3. The chassis stabilization system according to claim 1 wherein an anti-cavitation valve that is connected in parallel with the check valve is provided in the return line, the anti-cavitation valve blocking the fluid flow from the at least one hydraulic actuator to the reservoir and allowing the fluid flow from the reservoir to the actuator below a predeterminable anti-cavitation pressure.

4. The chassis stabilization system according to claim 3, wherein the anti-cavitation valve includes a spring member which urges the anti-cavitation valve into its blocking position and defines the predeterminable anti-cavitation pressure.

5. The chassis stabilization system according to claim 1, wherein the pump, the reservoir, and the at least one hydraulic actuator are connected to an electrohydraulic control unit, the return line connecting the electrohydraulic control unit and the reservoir.

6. The chassis stabilization system according to claim 5, wherein at least one of (a) a section of the return line, (b) together with the check valve, and/or (c) the anti-cavitation valve is integrated in the electrohydraulic control unit.

7. The chassis stabilization system according to claim 1, wherein the pump has an adjustable, variable pump flow rate.

8. The chassis stabilization system according to claim 1, wherein a stabilizer bar is provided that is coupled to the at least one hydraulic actuator.

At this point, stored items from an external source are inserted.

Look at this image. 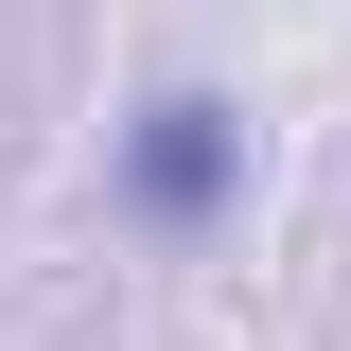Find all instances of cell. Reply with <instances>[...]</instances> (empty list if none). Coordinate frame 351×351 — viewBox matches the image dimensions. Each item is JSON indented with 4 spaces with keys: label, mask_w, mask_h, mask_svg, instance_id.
<instances>
[{
    "label": "cell",
    "mask_w": 351,
    "mask_h": 351,
    "mask_svg": "<svg viewBox=\"0 0 351 351\" xmlns=\"http://www.w3.org/2000/svg\"><path fill=\"white\" fill-rule=\"evenodd\" d=\"M228 158H246V123L176 88L158 123H141V211H158V228H193V211H211V193H228Z\"/></svg>",
    "instance_id": "obj_1"
}]
</instances>
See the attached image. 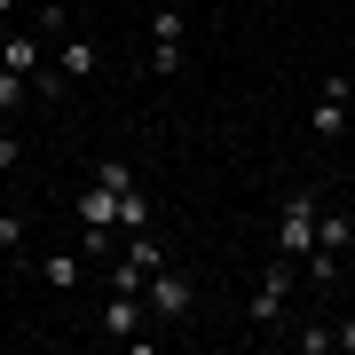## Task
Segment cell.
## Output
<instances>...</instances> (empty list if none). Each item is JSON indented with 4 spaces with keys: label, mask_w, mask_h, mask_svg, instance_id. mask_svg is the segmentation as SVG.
Masks as SVG:
<instances>
[{
    "label": "cell",
    "mask_w": 355,
    "mask_h": 355,
    "mask_svg": "<svg viewBox=\"0 0 355 355\" xmlns=\"http://www.w3.org/2000/svg\"><path fill=\"white\" fill-rule=\"evenodd\" d=\"M347 111H355V79L347 71H324L316 79V103H308V135H316V142H340L347 135Z\"/></svg>",
    "instance_id": "3"
},
{
    "label": "cell",
    "mask_w": 355,
    "mask_h": 355,
    "mask_svg": "<svg viewBox=\"0 0 355 355\" xmlns=\"http://www.w3.org/2000/svg\"><path fill=\"white\" fill-rule=\"evenodd\" d=\"M316 221H324V198L316 190H292L284 198V221H277V253L308 261V253H316Z\"/></svg>",
    "instance_id": "5"
},
{
    "label": "cell",
    "mask_w": 355,
    "mask_h": 355,
    "mask_svg": "<svg viewBox=\"0 0 355 355\" xmlns=\"http://www.w3.org/2000/svg\"><path fill=\"white\" fill-rule=\"evenodd\" d=\"M331 331H340V355H355V316H347V324H331Z\"/></svg>",
    "instance_id": "17"
},
{
    "label": "cell",
    "mask_w": 355,
    "mask_h": 355,
    "mask_svg": "<svg viewBox=\"0 0 355 355\" xmlns=\"http://www.w3.org/2000/svg\"><path fill=\"white\" fill-rule=\"evenodd\" d=\"M95 182H103V190H142V182H135V166H127V158H103V166H95Z\"/></svg>",
    "instance_id": "14"
},
{
    "label": "cell",
    "mask_w": 355,
    "mask_h": 355,
    "mask_svg": "<svg viewBox=\"0 0 355 355\" xmlns=\"http://www.w3.org/2000/svg\"><path fill=\"white\" fill-rule=\"evenodd\" d=\"M292 277H300V261L277 253L261 268V284H253V300H245V324L253 331H284V300H292Z\"/></svg>",
    "instance_id": "1"
},
{
    "label": "cell",
    "mask_w": 355,
    "mask_h": 355,
    "mask_svg": "<svg viewBox=\"0 0 355 355\" xmlns=\"http://www.w3.org/2000/svg\"><path fill=\"white\" fill-rule=\"evenodd\" d=\"M158 214H150V198L142 190H119V229H150Z\"/></svg>",
    "instance_id": "13"
},
{
    "label": "cell",
    "mask_w": 355,
    "mask_h": 355,
    "mask_svg": "<svg viewBox=\"0 0 355 355\" xmlns=\"http://www.w3.org/2000/svg\"><path fill=\"white\" fill-rule=\"evenodd\" d=\"M16 166H24V142H16L8 127H0V174H16Z\"/></svg>",
    "instance_id": "16"
},
{
    "label": "cell",
    "mask_w": 355,
    "mask_h": 355,
    "mask_svg": "<svg viewBox=\"0 0 355 355\" xmlns=\"http://www.w3.org/2000/svg\"><path fill=\"white\" fill-rule=\"evenodd\" d=\"M292 347H300V355H331V347H340V331H331V324H300V331H292Z\"/></svg>",
    "instance_id": "12"
},
{
    "label": "cell",
    "mask_w": 355,
    "mask_h": 355,
    "mask_svg": "<svg viewBox=\"0 0 355 355\" xmlns=\"http://www.w3.org/2000/svg\"><path fill=\"white\" fill-rule=\"evenodd\" d=\"M182 64H190V16L150 8V79H182Z\"/></svg>",
    "instance_id": "2"
},
{
    "label": "cell",
    "mask_w": 355,
    "mask_h": 355,
    "mask_svg": "<svg viewBox=\"0 0 355 355\" xmlns=\"http://www.w3.org/2000/svg\"><path fill=\"white\" fill-rule=\"evenodd\" d=\"M142 308H150V316H158L166 331H182V324L198 316V284L182 277V268H158V277L142 284Z\"/></svg>",
    "instance_id": "4"
},
{
    "label": "cell",
    "mask_w": 355,
    "mask_h": 355,
    "mask_svg": "<svg viewBox=\"0 0 355 355\" xmlns=\"http://www.w3.org/2000/svg\"><path fill=\"white\" fill-rule=\"evenodd\" d=\"M0 16H24V0H0Z\"/></svg>",
    "instance_id": "18"
},
{
    "label": "cell",
    "mask_w": 355,
    "mask_h": 355,
    "mask_svg": "<svg viewBox=\"0 0 355 355\" xmlns=\"http://www.w3.org/2000/svg\"><path fill=\"white\" fill-rule=\"evenodd\" d=\"M0 214H8V190H0Z\"/></svg>",
    "instance_id": "19"
},
{
    "label": "cell",
    "mask_w": 355,
    "mask_h": 355,
    "mask_svg": "<svg viewBox=\"0 0 355 355\" xmlns=\"http://www.w3.org/2000/svg\"><path fill=\"white\" fill-rule=\"evenodd\" d=\"M347 237H355V221H347V214H324V221H316V253L300 261V277L331 284V277H340V253H347Z\"/></svg>",
    "instance_id": "6"
},
{
    "label": "cell",
    "mask_w": 355,
    "mask_h": 355,
    "mask_svg": "<svg viewBox=\"0 0 355 355\" xmlns=\"http://www.w3.org/2000/svg\"><path fill=\"white\" fill-rule=\"evenodd\" d=\"M79 229H103V237H119V190L87 182V190H79Z\"/></svg>",
    "instance_id": "9"
},
{
    "label": "cell",
    "mask_w": 355,
    "mask_h": 355,
    "mask_svg": "<svg viewBox=\"0 0 355 355\" xmlns=\"http://www.w3.org/2000/svg\"><path fill=\"white\" fill-rule=\"evenodd\" d=\"M142 316H150L142 292H111L103 300V340H142Z\"/></svg>",
    "instance_id": "7"
},
{
    "label": "cell",
    "mask_w": 355,
    "mask_h": 355,
    "mask_svg": "<svg viewBox=\"0 0 355 355\" xmlns=\"http://www.w3.org/2000/svg\"><path fill=\"white\" fill-rule=\"evenodd\" d=\"M48 48H55V71H64V79H95V71H103V48H95V40H79V32L48 40Z\"/></svg>",
    "instance_id": "8"
},
{
    "label": "cell",
    "mask_w": 355,
    "mask_h": 355,
    "mask_svg": "<svg viewBox=\"0 0 355 355\" xmlns=\"http://www.w3.org/2000/svg\"><path fill=\"white\" fill-rule=\"evenodd\" d=\"M24 103H32V79L0 64V119H16V111H24Z\"/></svg>",
    "instance_id": "11"
},
{
    "label": "cell",
    "mask_w": 355,
    "mask_h": 355,
    "mask_svg": "<svg viewBox=\"0 0 355 355\" xmlns=\"http://www.w3.org/2000/svg\"><path fill=\"white\" fill-rule=\"evenodd\" d=\"M24 237H32V221L8 205V214H0V253H24Z\"/></svg>",
    "instance_id": "15"
},
{
    "label": "cell",
    "mask_w": 355,
    "mask_h": 355,
    "mask_svg": "<svg viewBox=\"0 0 355 355\" xmlns=\"http://www.w3.org/2000/svg\"><path fill=\"white\" fill-rule=\"evenodd\" d=\"M87 253H48V261H40V277H48V292H79V284H87Z\"/></svg>",
    "instance_id": "10"
}]
</instances>
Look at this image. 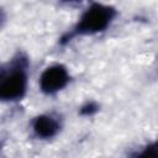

9. The chassis stabilization system according to claim 1, wherein the actuator (20) is a cylinder/piston unit (22).

10. The chassis stabilization system according to claim 1, wherein a plurality of actuators is provided.

11. The chassis stabilization system according to claim 10, wherein a total of one hydraulic channel is provided which has the plurality of actuators connected thereto.

12. The chassis stabilization system according to claim 10, wherein a plurality of hydraulic channels is provided in communication with the plurality of actuators.